Knowing my audience, we started with the "Camelot" soundtrack, but not the lame movie version, but the Broadway dream cast with the dreamy 35-year old Richard Burton (how did I ever think he was an old king?), 25-year old Julie Andrews and an impossibly young-looking (27) and devastatingly handsome Robert Goulet.
I don't want to say I know my audience, but there was something for everyone: I adore the young man bravado of Lancelot's "C'est Moi," while Pru excels at the kind of female manipulation Guenevere sings of in "Take Me to the Fair" and I have no doubt that Beau subscribes to Arthur's advice on "How to Handle a Woman" sung in Burton's gravely voice of experience.
A couple of hours in - after we'd listened to the Blow Monkeys but before Art of Noise resulted in Beau's pithy comments about their distinctive sound - Beau went all serious on us, bringing up the possibility that we're watching a Facist come to power and questioning what one individual might be able to do about it.
Our mellows were harshed, but not inappropriately given the strange times we're living in, and we were back to cracking each other up before long.

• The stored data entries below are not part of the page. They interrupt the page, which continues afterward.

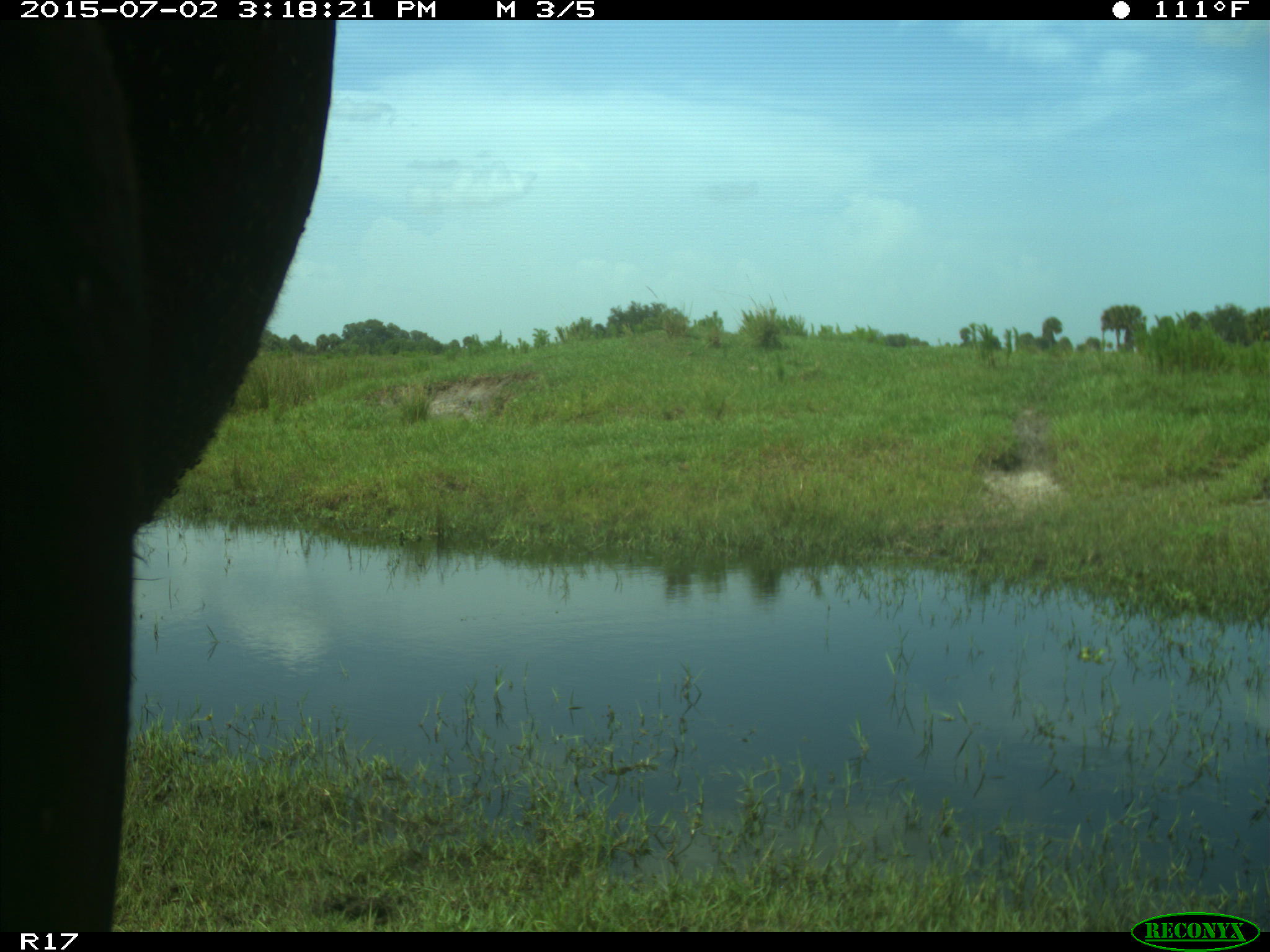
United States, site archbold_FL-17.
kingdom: Animalia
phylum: Chordata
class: Mammalia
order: Artiodactyla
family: Bovidae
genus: Bos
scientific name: Bos taurus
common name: domestic cow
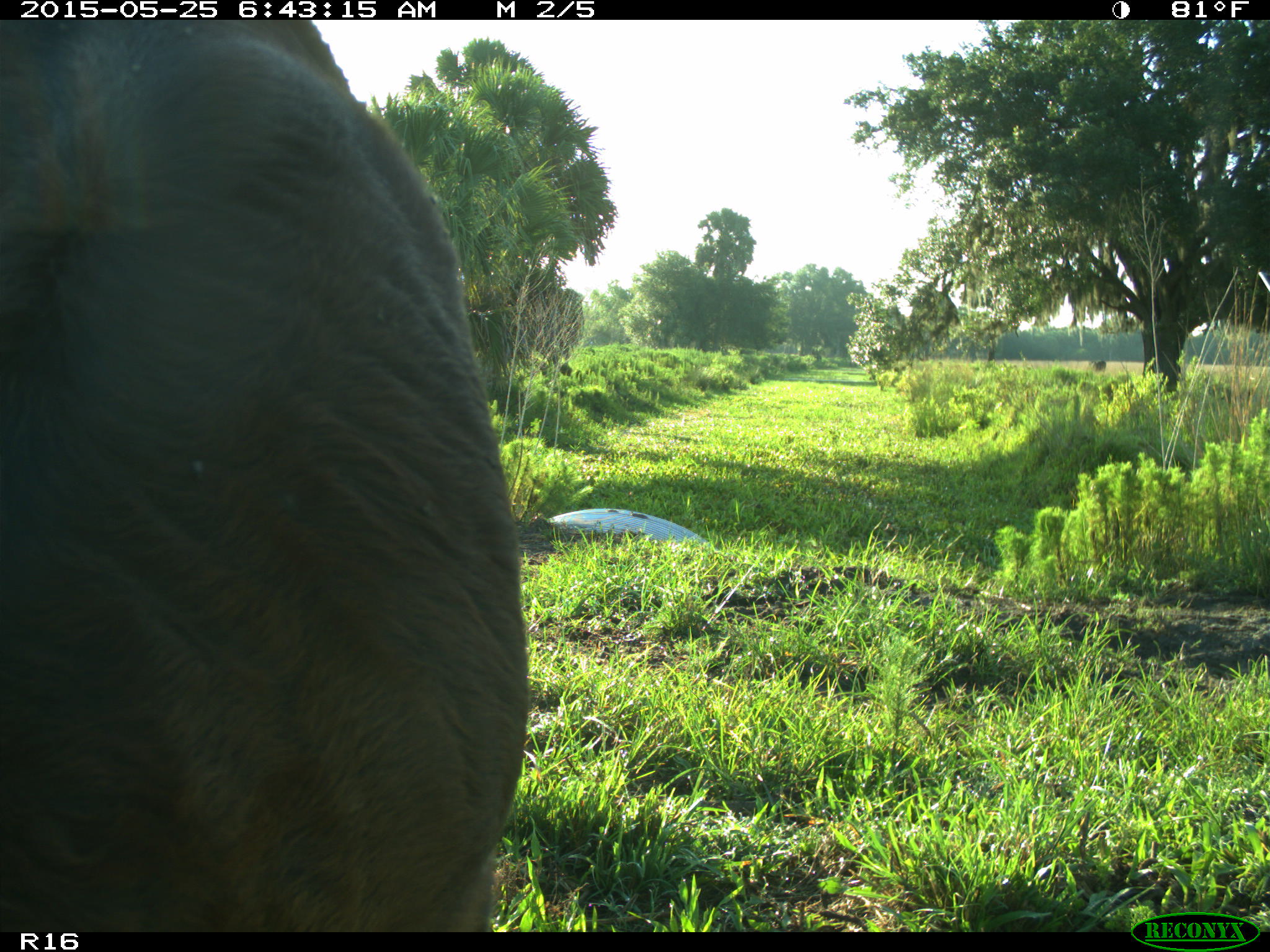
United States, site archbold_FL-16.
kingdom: Animalia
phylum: Chordata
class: Mammalia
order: Artiodactyla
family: Bovidae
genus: Bos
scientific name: Bos taurus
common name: domestic cow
Bos taurus (domestic cow).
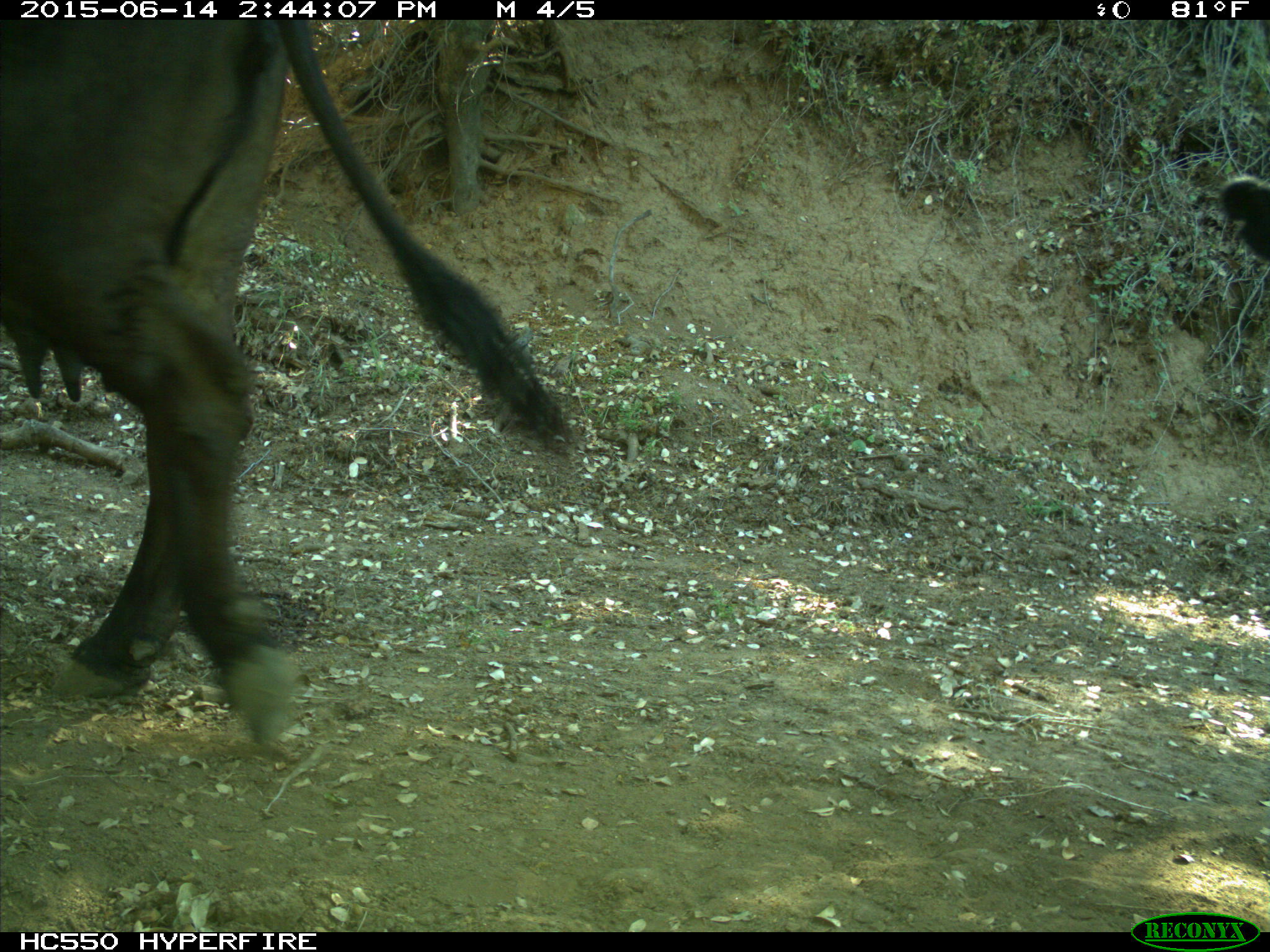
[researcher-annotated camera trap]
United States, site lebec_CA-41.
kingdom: Animalia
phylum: Chordata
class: Mammalia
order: Artiodactyla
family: Bovidae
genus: Bos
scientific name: Bos taurus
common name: domestic cow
Bos taurus (domestic cow).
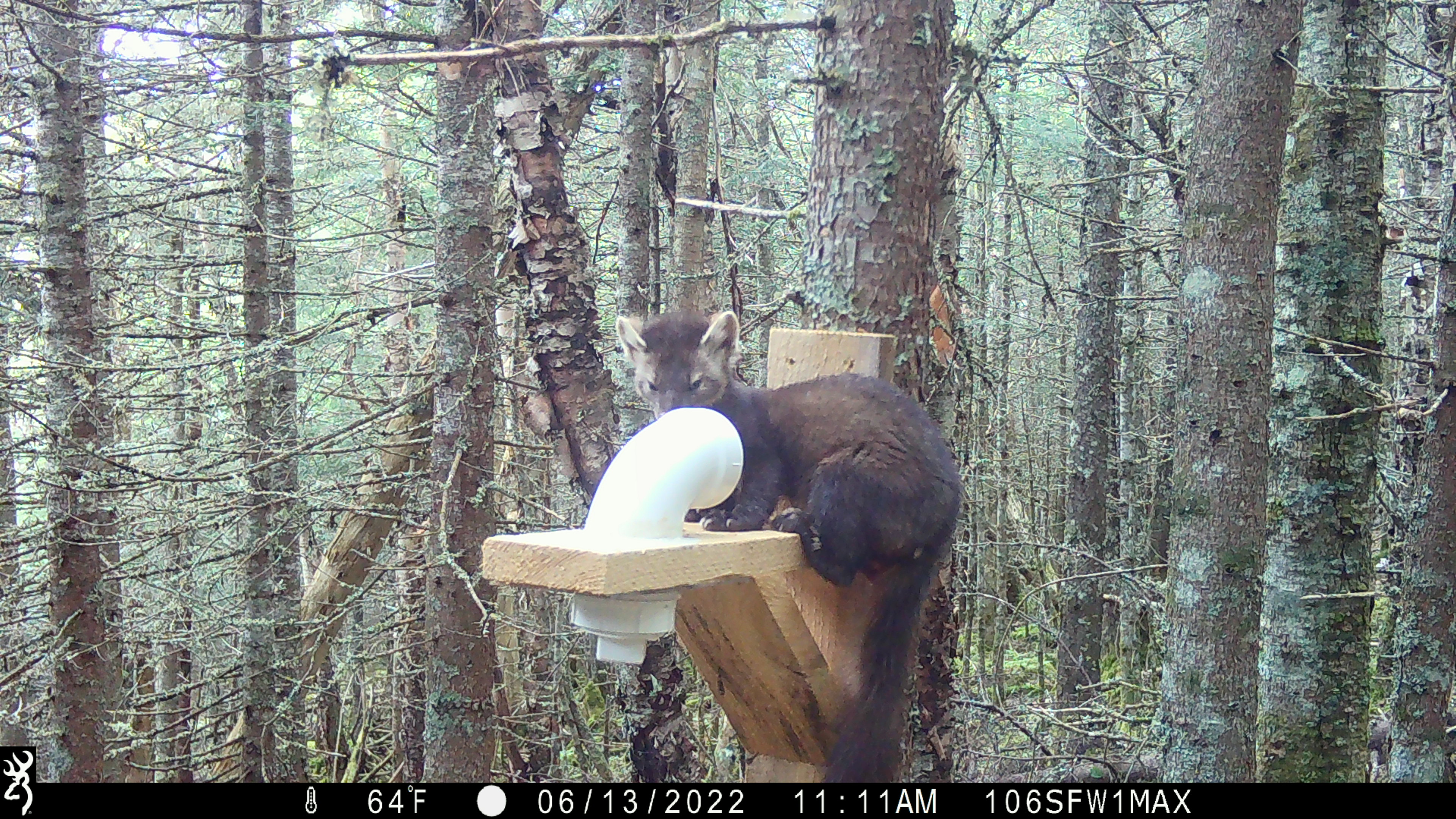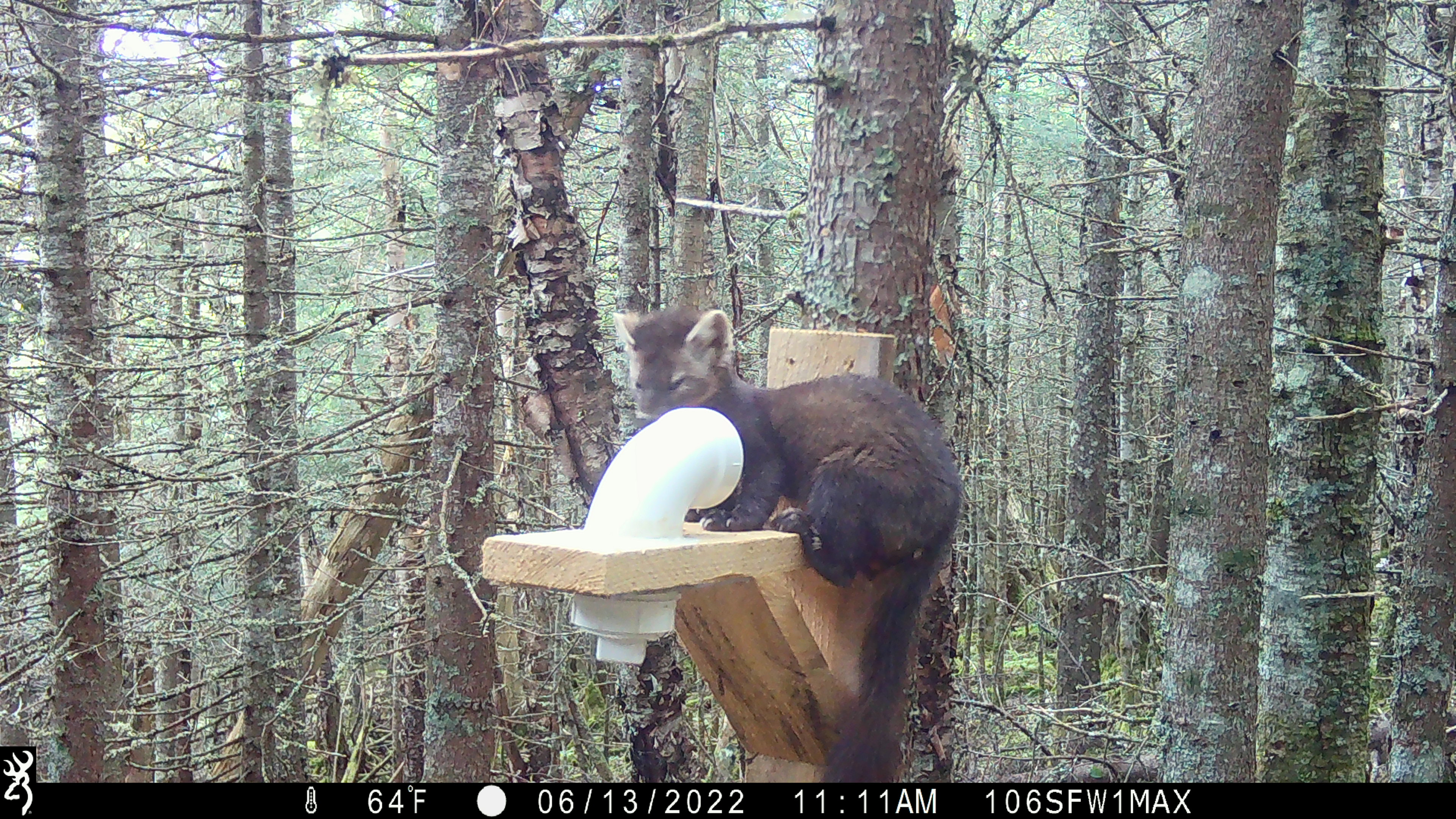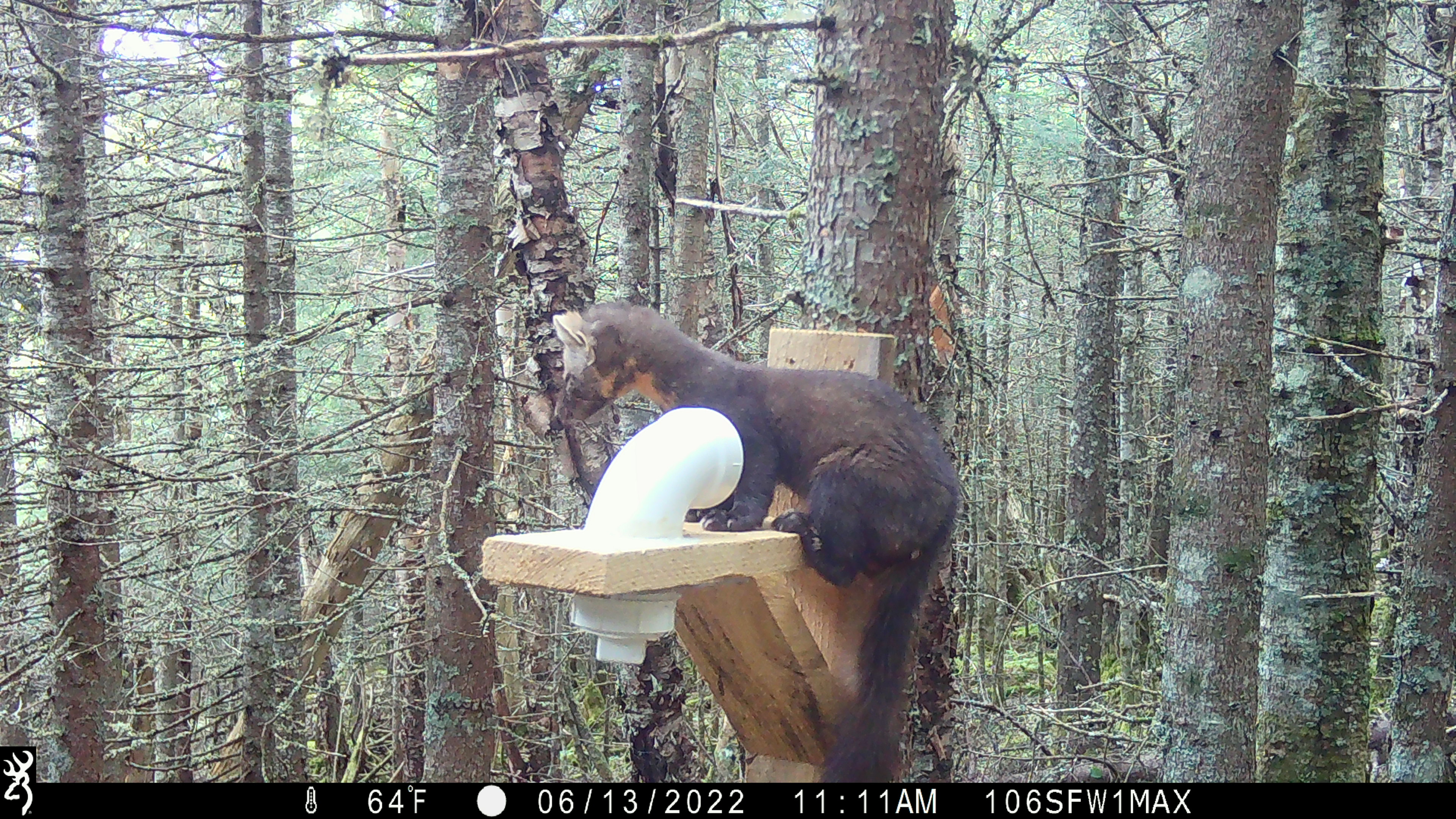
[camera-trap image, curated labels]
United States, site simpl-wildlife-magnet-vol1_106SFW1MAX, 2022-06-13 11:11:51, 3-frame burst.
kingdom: Animalia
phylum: Chordata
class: Mammalia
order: Carnivora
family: Mustelidae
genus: Martes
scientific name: Martes americana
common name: american marten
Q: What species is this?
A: American marten (Martes americana).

When they finally stood up to leave, it hit us. In three hours of listening to music while discussing relationships, middle age and past life gaffes (how is it neither Pru nor I have ever dated a Jewish man?), we'd yet to touch on the play we'd seen, ostensibly the reason for our post-theater get-together.
It was 1:30 and we were a solid nine hours into our date, but everyone sat back down, I put on some soothing Jackson Browne and we re-opened the conversation to dissect the play in depth. That we got off on a tangent about tufted walls and put Beau through a complementary colors learning session was gravy.
And that's what simple folk do. So I'm told.